Pair students up (different partner from the Step 1-2 work). Each pair chooses ONE card and role-plays the conversation for 3 minutes. The role-play must include feedback or active listening.

After the role-play, partners switch roles and try a different card. Each student takes one observation note: "I noticed my partner used [feedback technique] when they said [direct quote]."

DOK 3: What conclusions can you draw about why active listening and feedback skills matter MORE in healthcare than in a job like data entry?

Facilitation Tip

Watch for students who turn the role-play into a comedy bit. Refocus them: "These scenarios happen every day in real hospitals. A nurse who can't deliver hard news kindly will burn out fast. Take it seriously."


Exit Ticket (3 min)

EXIT TICKET (Mini-Case / Scenario Application) · Printable PDF:

Scenario: A new medical biller on your team is fast but keeps entering the WRONG ICD-10 codes. Three charts in the past week have been billed incorrectly. Your supervisor asks YOU (the senior biller) to give them feedback before the next shift.

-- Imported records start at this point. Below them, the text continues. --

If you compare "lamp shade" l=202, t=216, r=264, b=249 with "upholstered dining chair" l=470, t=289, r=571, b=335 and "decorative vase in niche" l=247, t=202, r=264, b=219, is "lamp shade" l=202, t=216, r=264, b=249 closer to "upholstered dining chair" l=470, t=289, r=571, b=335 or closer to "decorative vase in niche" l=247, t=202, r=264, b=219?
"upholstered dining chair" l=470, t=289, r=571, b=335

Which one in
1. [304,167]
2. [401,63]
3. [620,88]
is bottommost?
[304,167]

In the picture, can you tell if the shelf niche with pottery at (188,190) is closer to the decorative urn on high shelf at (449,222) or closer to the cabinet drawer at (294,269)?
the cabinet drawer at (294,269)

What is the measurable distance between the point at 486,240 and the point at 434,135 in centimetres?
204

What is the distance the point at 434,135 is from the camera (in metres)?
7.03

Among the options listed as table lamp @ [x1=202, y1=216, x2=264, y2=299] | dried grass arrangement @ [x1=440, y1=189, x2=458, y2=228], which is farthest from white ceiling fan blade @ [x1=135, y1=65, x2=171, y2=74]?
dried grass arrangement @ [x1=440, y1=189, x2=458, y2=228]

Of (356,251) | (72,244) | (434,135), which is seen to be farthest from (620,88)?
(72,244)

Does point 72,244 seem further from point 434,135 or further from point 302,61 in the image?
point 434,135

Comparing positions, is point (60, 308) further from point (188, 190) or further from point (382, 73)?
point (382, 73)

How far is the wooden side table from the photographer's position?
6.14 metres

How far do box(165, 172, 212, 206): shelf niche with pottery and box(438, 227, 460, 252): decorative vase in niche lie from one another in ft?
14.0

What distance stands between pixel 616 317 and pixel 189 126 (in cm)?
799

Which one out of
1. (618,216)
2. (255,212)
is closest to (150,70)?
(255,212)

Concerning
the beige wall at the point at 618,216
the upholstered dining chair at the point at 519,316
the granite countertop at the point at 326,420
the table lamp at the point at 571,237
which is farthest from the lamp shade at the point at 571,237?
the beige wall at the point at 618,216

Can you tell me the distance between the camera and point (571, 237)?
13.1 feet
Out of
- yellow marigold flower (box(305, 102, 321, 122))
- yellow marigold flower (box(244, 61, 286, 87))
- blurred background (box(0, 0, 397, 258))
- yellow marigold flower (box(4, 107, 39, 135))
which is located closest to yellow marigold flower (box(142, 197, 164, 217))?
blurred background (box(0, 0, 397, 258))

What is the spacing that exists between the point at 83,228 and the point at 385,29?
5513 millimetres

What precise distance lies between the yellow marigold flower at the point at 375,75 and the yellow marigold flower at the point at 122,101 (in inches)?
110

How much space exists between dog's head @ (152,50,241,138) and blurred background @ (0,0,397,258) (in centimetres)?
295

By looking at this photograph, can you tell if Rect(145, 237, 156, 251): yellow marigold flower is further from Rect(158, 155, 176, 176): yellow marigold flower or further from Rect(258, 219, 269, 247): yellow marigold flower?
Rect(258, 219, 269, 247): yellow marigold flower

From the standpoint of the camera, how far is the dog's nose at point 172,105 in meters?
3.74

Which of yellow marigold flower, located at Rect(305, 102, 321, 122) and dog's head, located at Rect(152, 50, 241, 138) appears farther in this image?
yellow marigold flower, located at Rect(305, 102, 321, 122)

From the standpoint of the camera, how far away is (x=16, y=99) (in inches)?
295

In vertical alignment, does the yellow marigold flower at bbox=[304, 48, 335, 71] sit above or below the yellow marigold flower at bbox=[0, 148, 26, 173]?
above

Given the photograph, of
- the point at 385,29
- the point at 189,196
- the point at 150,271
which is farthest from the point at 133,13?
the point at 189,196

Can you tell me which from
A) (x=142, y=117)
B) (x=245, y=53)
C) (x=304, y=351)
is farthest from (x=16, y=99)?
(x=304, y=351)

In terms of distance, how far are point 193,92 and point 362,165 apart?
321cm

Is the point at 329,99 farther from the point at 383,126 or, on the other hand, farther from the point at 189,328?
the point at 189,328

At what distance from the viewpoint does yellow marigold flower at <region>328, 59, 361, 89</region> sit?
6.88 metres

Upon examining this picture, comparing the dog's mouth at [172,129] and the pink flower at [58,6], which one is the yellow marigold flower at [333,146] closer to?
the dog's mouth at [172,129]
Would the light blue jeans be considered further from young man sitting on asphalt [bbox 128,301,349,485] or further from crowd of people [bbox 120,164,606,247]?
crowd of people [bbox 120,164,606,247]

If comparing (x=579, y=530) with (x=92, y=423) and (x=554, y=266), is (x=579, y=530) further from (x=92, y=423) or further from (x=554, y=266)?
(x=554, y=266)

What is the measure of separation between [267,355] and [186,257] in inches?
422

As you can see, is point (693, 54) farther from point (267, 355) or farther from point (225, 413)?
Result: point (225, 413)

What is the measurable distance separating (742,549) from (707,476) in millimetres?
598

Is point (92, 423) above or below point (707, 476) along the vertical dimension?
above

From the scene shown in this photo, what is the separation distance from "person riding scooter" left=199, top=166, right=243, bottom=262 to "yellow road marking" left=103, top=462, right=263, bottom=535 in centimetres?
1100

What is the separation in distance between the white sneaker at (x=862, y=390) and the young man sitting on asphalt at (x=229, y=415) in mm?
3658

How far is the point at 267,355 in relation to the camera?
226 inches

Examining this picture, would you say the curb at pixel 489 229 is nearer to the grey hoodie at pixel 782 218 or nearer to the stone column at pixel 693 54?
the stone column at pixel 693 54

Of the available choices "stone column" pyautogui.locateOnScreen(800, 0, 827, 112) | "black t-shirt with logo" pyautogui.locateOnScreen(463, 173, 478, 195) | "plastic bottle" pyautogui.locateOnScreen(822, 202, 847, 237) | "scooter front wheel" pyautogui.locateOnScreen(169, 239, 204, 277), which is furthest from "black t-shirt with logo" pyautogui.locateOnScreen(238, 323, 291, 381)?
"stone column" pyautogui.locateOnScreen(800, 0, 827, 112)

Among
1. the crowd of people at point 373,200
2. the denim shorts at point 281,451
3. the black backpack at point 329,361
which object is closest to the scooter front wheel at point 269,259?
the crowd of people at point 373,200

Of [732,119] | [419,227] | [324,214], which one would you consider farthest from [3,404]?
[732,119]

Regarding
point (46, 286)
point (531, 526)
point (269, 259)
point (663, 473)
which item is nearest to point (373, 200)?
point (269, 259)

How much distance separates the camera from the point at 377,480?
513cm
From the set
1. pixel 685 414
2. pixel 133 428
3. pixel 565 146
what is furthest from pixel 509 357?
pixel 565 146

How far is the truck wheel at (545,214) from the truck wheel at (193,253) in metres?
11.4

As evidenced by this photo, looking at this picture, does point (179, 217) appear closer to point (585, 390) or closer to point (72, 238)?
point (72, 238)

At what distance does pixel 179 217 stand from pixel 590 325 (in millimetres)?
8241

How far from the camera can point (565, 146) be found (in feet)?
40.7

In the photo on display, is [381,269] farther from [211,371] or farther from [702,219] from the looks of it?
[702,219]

Write a feedback sandwich — 3 sentences — using today's structure:

  • Positive (1 sentence): _____________

  • Improvement with specific language (1 sentence, cite one specific behavior): _____________

  • Positive close (1 sentence): _____________

(d(4)(B))


Differentiation

  • Support: Provide a feedback sentence stem card: "One thing you did well was _. One thing to try is . Overall, __." Pair with a confident peer for the role-play.
  • Extension: Students who finish early try the workbook's "Extra Time" activity (p. 24): create 5 sentence starters for giving feedback. They share with the class.
  • ELL: Bilingual feedback sandwich poster. Pre-teach: Feedback = Retroalimentación, Improve = Mejorar, Suggestion = Sugerencia, Positive = Positivo. Pair ESL students with bilingual peers for the role-plays.